Required action: For each line in the records that contains "States", make a copy.

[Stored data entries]
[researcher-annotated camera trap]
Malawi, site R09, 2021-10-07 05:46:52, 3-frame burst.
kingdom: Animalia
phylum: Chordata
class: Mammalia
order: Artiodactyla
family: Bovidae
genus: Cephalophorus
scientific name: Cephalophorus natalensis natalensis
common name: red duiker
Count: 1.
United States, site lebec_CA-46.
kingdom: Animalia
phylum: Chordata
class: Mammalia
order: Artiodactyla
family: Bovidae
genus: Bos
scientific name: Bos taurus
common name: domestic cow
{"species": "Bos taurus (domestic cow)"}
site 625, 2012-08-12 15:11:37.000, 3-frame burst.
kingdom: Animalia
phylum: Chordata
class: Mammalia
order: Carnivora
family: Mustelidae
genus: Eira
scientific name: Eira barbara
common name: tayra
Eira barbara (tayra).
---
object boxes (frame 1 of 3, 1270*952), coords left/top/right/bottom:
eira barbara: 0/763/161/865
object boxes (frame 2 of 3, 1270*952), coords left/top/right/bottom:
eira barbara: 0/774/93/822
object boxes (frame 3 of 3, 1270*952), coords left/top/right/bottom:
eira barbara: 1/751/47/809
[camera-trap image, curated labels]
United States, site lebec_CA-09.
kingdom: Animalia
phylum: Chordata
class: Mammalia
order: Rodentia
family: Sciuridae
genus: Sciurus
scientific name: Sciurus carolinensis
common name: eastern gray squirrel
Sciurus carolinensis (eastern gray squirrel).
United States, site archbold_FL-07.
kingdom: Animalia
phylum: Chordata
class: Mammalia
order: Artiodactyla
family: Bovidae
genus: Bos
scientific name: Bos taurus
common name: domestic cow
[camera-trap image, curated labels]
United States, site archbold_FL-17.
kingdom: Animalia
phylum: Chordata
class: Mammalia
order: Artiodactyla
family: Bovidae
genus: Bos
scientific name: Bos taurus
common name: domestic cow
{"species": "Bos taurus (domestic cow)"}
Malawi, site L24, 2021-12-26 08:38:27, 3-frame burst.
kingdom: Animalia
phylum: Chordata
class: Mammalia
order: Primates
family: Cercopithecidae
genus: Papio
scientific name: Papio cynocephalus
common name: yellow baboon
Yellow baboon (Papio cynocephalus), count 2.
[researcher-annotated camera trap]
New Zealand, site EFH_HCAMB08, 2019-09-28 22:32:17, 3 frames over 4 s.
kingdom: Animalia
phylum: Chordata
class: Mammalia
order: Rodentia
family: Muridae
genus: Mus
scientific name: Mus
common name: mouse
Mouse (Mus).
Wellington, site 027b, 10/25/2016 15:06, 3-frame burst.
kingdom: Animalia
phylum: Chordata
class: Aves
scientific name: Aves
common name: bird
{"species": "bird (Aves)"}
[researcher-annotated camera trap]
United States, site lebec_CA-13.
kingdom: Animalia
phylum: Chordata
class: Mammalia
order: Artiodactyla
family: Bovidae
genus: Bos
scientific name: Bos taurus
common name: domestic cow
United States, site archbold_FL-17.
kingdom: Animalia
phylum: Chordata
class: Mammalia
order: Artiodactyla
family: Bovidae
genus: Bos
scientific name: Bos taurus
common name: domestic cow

Result:
United States, site lebec_CA-46.
United States, site lebec_CA-09.
United States, site archbold_FL-07.
United States, site archbold_FL-17.
United States, site lebec_CA-13.
United States, site archbold_FL-17.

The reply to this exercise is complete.